# [Assigned task A]
In the article on Manti Te'o's interview, on what date did Te'o get a call from the woman he thought was dead?
# [Assigned task B]
In the article on Manti Te'o's interview, write out everything from "Te'o said he" down to "father about Kekua." again, substituting "afraid" for "scared".
======== Text segment ========
Te'o said Tuiasosopo broke the news to him about the prank in a direct message on Twitter on Jan. 16.
An excerpt of the message said, "It's the 16th. I wanted to tell you everything today. I will not say anything to anyone else before I tell you everything. I would and will never say anything bad about you or your family. I completely accept the consequences to the pain I've caused and it's important that you know the entire truth before anyone else."
Teo said he received a call on December 6 from the woman he thought was dead telling him she was alive. Two days later, he spoke about Lennay's death from cancer at a Heisman Trophy ceremony where he was interviewed.
"That's a lie. Why would you say that?" Couric asked.
"Well, at that time, I didn't know," Te'o said. "To be honest with you, I did not know."
"I mean, you knew something," she pressed. "You stuck to the script and you knew that something was amiss, Manti."
"Katie, put yourself in my situation," he said. "My whole world told me that she died on Sept. 12. Everybody knew that. The girl who I committed myself to died on Sept. 12. Now I get a phone call on Dec. 6 saying that she's alive and that I'm going to be put on national TV two days later and to ask me the same question. You know, what would you do?"
Te'o said he worried what everyone he had inspired would think if he hadn't told the truth.
"I did not know who to turn to. I did not know who to tell. I did not know who to trust," he said. "That's the truth. I was just scared, and I didn't know what to do."
He eventually came clean to his parents.
Te'o's parents, Brian and Ottilia Te'o, were also on the show and teared up over their son's efforts to explain himself, including that his biggest regret was lying to his father about Kekua.
"I think the biggest lie that I'm sorry for is the lie that I told my dad," he said. "As a child, your biggest thing is to always get the approval of your parents and for me I was so invested in Lennay and getting to know her that when dad asked me, 'Hey, did you meet her?" I said, 'Yeah.'"
======== Data excerpts ========
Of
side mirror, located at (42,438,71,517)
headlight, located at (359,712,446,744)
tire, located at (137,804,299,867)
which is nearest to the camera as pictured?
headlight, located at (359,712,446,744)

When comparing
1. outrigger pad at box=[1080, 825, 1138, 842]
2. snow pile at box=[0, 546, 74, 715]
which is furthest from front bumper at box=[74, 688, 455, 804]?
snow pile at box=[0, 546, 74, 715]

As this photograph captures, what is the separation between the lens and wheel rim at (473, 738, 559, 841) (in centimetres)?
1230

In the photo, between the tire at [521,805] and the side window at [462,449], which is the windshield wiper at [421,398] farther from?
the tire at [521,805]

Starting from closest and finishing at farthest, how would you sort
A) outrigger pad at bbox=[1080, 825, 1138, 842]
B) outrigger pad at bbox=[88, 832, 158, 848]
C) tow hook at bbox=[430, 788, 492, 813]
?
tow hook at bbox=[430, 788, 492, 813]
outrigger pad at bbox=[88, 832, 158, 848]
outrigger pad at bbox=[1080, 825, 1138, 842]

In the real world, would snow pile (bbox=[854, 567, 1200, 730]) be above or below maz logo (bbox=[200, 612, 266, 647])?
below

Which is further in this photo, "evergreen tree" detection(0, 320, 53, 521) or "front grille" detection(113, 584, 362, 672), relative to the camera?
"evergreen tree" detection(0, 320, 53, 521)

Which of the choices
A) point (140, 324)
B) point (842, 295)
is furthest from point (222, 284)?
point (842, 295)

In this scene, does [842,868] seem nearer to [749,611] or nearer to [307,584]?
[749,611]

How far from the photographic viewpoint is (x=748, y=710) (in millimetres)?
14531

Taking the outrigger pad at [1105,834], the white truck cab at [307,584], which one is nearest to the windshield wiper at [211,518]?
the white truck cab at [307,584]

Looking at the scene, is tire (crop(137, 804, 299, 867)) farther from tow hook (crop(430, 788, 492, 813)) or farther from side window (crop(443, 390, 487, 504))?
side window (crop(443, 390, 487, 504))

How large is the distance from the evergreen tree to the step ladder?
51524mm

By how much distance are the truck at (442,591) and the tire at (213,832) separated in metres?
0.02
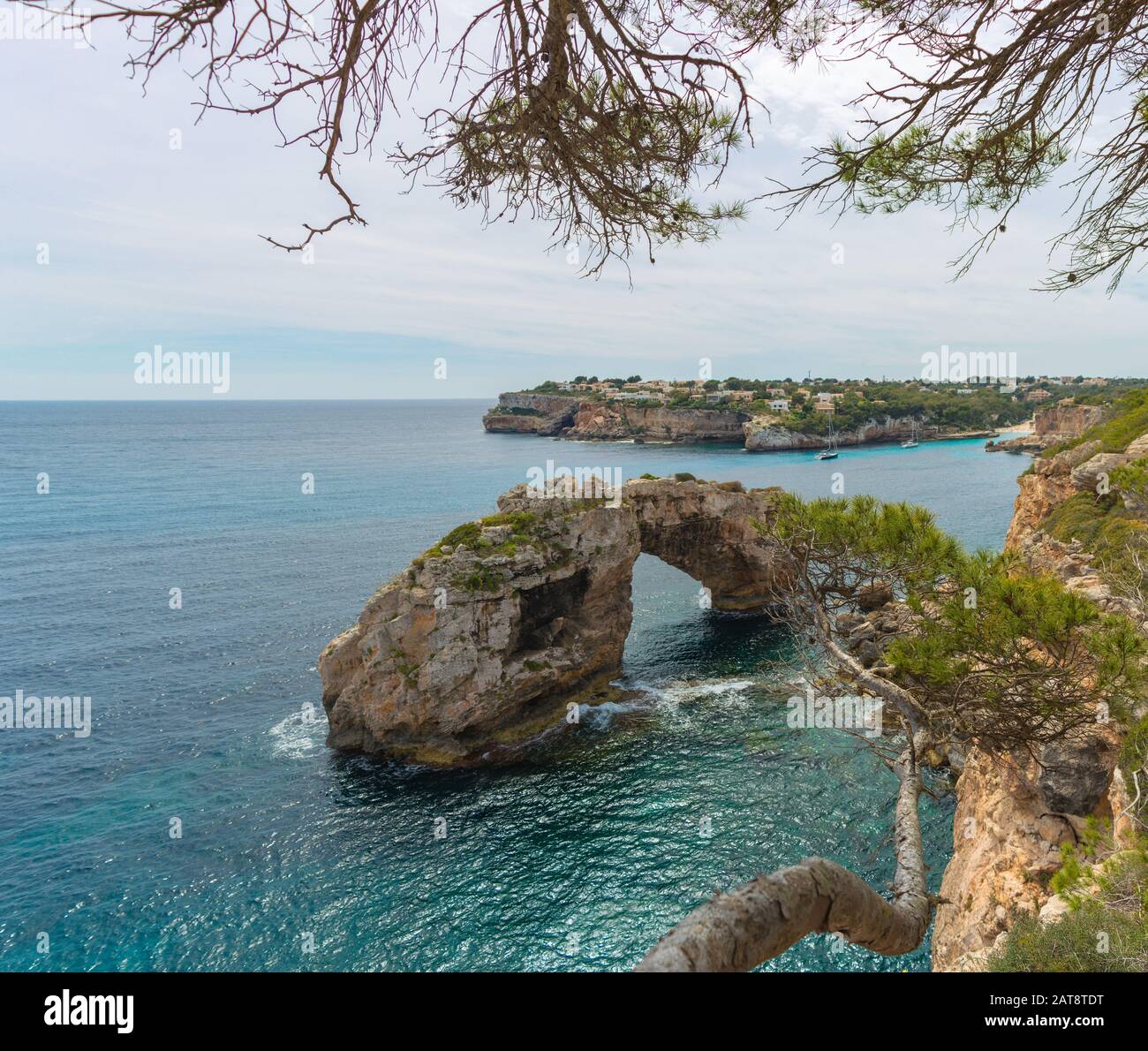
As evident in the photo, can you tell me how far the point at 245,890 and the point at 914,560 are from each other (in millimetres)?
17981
========
======== Data excerpts ========
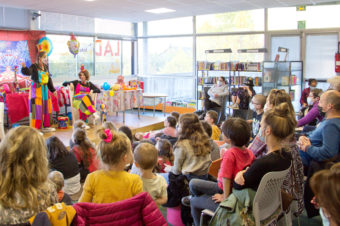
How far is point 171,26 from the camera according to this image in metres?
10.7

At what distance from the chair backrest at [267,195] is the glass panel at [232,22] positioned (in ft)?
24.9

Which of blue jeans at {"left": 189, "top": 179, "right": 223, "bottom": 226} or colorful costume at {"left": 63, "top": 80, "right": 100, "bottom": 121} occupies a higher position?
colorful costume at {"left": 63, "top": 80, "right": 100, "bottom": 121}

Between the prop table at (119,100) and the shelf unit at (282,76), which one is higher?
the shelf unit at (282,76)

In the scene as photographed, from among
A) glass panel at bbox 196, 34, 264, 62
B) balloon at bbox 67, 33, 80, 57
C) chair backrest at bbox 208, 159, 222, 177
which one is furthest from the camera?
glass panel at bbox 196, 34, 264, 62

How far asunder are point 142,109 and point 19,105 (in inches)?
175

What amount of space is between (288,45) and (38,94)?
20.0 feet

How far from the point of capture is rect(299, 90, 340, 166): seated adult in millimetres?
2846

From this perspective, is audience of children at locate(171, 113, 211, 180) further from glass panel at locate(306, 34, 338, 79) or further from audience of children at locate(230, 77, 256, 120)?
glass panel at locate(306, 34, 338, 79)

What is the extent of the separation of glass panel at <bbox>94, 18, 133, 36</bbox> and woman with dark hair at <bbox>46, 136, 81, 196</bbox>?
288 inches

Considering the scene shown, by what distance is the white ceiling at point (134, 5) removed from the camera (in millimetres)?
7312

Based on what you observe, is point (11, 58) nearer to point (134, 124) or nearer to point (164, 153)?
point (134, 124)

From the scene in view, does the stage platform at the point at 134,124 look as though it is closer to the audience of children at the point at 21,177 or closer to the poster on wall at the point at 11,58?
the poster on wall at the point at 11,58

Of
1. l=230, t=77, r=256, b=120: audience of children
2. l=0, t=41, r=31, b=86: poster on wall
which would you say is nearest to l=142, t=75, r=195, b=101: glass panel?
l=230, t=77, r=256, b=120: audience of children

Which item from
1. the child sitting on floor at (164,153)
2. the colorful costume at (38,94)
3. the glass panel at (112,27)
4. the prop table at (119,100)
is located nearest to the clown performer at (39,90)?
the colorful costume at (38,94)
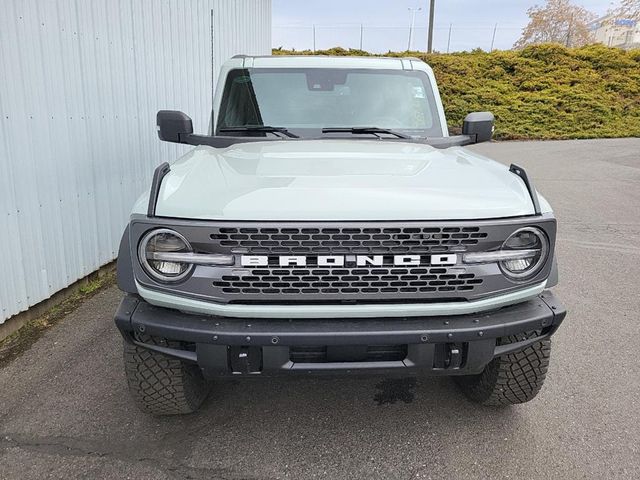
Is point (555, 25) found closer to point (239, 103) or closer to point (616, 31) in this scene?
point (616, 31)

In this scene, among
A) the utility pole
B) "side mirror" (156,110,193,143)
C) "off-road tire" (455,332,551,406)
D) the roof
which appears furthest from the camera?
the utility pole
========
# [Exercise solution A]
December 6

# [Exercise solution B]
Te'o said he worried what everyone he had inspired would think if he hadn't told the truth.
"I did not know who to turn to. I did not know who to tell. I did not know who to trust," he said. "That's the truth. I was just afraid, and I didn't know what to do."
He eventually came clean to his parents.
Te'o's parents, Brian and Ottilia Te'o, were also on the show and teared up over their son's efforts to explain himself, including that his biggest regret was lying to his father about Kekua.